Я сразу определяю, откуда будет исходить опасность: это совсем молодой парень в очках, высокий, худой, гибкий. Он уселся в глубине комнаты, словно для того, чтобы наблюдать за всеми присутствующими; про себя я называю его «Удав», но во время «кофейной пятиминутки» он представится нам как Шнебеле. Это будущий начальник создаваемого отдела информатики, каковым обстоятельством он, похоже, очень доволен. Рядом с ним сидит человек лет пятидесяти, крепко сбитый, угрюмый, с рыжей шкиперской бородкой. Наверно, бывший аджюдан или что-то в этом роде. Один глаз у него неподвижный – должно быть, он воевал в Индокитае, – и он долго будет таращиться на меня этим глазом, словно требуя, чтобы я объяснил, зачем сюда явился. По-видимому, он душой и телом предан своему начальнику-удаву. А сам он, пожалуй, похож на дога – или на одну из тех собак, которые, схватив добычу, ни за что не разомкнут челюсти.

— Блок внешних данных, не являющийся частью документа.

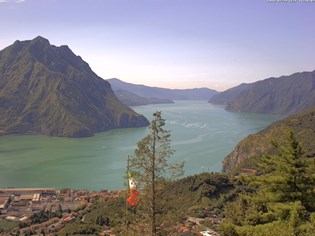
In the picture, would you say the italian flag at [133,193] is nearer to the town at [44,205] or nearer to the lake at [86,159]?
the town at [44,205]

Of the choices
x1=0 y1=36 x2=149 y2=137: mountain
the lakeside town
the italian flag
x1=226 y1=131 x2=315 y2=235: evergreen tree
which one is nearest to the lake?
the lakeside town

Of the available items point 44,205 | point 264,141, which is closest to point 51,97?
point 264,141

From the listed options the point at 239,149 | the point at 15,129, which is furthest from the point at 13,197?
the point at 15,129

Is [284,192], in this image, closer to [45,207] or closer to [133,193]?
[133,193]

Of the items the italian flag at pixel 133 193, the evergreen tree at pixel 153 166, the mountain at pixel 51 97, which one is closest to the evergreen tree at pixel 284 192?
the evergreen tree at pixel 153 166

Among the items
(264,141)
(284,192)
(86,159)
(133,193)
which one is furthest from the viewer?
(86,159)

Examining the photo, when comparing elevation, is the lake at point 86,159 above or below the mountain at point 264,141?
below

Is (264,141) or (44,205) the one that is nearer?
(44,205)

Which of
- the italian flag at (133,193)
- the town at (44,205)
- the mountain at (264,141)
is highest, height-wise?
the italian flag at (133,193)
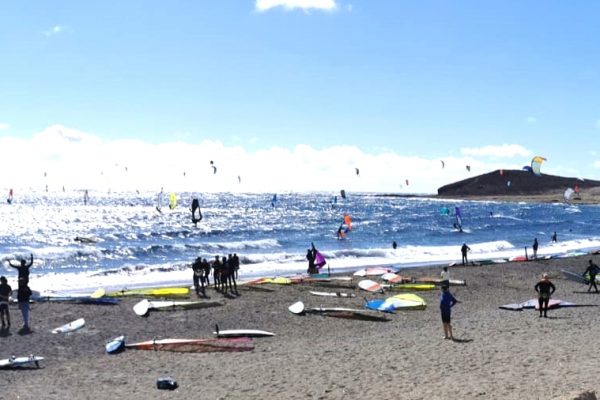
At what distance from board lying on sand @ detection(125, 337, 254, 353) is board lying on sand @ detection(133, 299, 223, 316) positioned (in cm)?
360

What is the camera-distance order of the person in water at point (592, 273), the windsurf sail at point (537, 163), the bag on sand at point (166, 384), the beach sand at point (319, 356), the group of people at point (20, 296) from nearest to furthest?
the beach sand at point (319, 356) → the bag on sand at point (166, 384) → the group of people at point (20, 296) → the person in water at point (592, 273) → the windsurf sail at point (537, 163)

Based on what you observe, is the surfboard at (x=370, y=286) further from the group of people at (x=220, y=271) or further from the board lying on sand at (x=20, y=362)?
the board lying on sand at (x=20, y=362)

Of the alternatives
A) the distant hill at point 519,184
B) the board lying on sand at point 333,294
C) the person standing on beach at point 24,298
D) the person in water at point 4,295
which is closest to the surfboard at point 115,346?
the person standing on beach at point 24,298

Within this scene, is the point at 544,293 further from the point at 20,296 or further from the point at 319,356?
the point at 20,296

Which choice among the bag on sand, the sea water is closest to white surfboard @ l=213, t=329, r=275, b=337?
the bag on sand

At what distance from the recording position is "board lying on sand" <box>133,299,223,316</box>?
15430 mm

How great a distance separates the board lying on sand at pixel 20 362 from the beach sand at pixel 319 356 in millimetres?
213

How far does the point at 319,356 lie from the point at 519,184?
163 meters

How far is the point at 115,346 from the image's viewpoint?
Answer: 37.5 feet

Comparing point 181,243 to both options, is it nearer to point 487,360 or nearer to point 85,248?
point 85,248

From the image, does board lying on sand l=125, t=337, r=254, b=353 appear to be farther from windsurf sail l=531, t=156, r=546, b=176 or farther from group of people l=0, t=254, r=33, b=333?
windsurf sail l=531, t=156, r=546, b=176

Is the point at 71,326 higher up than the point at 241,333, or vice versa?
the point at 71,326

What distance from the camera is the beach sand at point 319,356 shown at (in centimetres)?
853

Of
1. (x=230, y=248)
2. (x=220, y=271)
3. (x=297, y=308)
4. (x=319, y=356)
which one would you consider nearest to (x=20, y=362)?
(x=319, y=356)
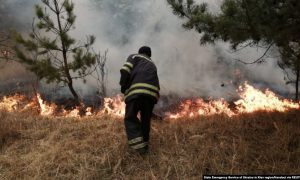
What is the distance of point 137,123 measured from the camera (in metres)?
3.21

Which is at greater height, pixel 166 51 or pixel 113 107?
pixel 166 51

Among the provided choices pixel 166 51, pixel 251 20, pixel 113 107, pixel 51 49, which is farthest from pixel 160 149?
pixel 166 51

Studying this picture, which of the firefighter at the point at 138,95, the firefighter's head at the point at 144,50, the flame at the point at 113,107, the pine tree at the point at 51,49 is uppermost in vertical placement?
the pine tree at the point at 51,49

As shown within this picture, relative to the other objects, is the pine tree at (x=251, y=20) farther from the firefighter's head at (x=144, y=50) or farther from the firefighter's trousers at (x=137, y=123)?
the firefighter's trousers at (x=137, y=123)

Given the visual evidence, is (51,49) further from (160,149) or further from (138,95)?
(160,149)

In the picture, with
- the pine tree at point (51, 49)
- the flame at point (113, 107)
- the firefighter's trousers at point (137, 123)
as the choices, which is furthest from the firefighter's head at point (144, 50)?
the pine tree at point (51, 49)

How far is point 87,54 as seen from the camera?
777cm

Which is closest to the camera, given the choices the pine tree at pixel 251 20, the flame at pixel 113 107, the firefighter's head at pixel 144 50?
the pine tree at pixel 251 20

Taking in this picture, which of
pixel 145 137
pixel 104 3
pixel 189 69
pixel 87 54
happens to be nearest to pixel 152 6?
pixel 104 3

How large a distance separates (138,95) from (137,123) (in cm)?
47

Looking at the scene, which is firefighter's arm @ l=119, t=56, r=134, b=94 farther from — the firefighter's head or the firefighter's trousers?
the firefighter's head

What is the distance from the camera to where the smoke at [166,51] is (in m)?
10.5

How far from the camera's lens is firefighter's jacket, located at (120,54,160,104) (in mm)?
3127

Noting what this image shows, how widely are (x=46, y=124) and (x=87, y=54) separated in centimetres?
382
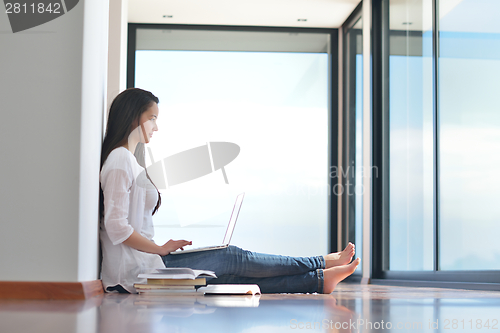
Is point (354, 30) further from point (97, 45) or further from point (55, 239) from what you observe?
point (55, 239)

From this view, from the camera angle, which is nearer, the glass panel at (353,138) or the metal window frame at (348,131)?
the glass panel at (353,138)

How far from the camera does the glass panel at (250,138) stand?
4.32 meters

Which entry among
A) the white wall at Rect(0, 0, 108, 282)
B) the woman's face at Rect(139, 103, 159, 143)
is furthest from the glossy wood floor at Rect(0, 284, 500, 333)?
the woman's face at Rect(139, 103, 159, 143)

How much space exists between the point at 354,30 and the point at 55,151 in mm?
3451

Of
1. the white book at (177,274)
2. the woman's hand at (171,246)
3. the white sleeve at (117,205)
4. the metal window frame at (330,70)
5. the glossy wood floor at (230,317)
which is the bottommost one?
the white book at (177,274)

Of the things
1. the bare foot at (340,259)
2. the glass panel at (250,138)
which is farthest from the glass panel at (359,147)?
the bare foot at (340,259)

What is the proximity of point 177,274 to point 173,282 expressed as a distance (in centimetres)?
3

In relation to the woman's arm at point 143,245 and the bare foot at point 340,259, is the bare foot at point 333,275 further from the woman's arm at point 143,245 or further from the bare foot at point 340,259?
the woman's arm at point 143,245

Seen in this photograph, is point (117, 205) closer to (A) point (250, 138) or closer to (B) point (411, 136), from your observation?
(B) point (411, 136)

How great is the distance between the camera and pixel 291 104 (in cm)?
447

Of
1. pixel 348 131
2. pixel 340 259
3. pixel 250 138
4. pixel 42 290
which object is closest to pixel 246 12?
A: pixel 250 138

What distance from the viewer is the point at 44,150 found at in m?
1.49

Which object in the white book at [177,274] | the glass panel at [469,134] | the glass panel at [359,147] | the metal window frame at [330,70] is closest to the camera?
the white book at [177,274]

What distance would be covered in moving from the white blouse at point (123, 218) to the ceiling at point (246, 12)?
8.75ft
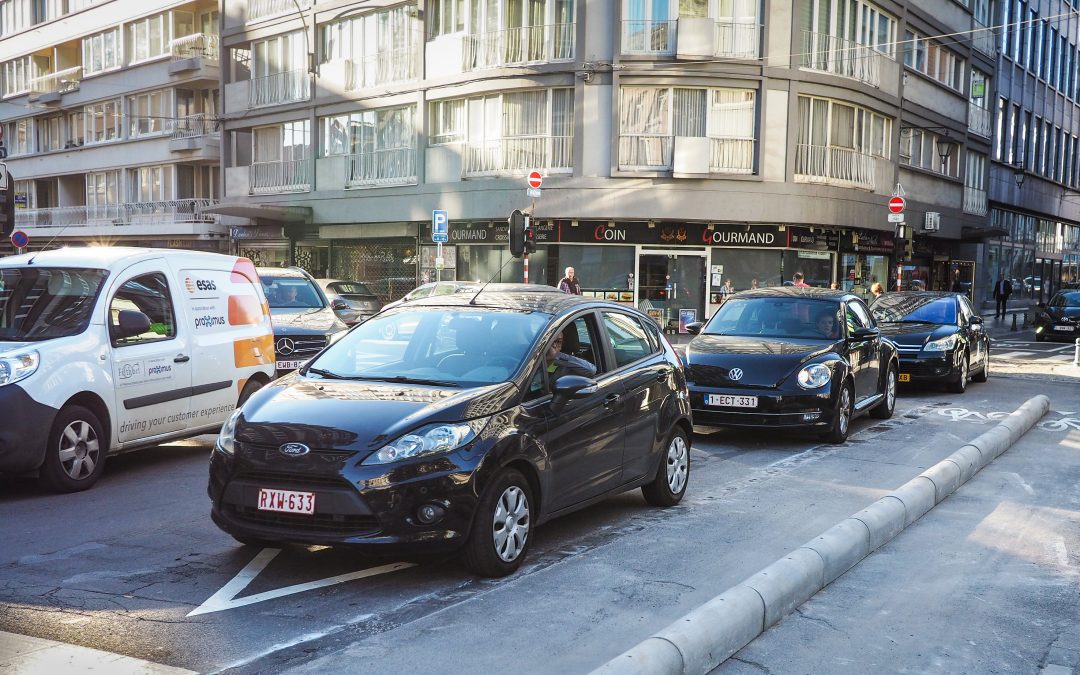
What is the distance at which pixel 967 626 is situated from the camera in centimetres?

Очень скоро Удав начинает задавать Тиссерану вопросы, имеющие целью сбить его с толку, выявить его некомпетентность. Тиссеран, конечно же, некомпетентен, но его голыми руками не возьмешь. Это профессионал. Он с легкостью отражает любые наскоки, то ловко уходя от темы, то обещая ответить позднее, во время занятий. А порой даже тонко намекает, что в ранние годы развития информатики заданный вопрос, возможно, и имел бы какой-то смысл, но сейчас он стал беспредметным.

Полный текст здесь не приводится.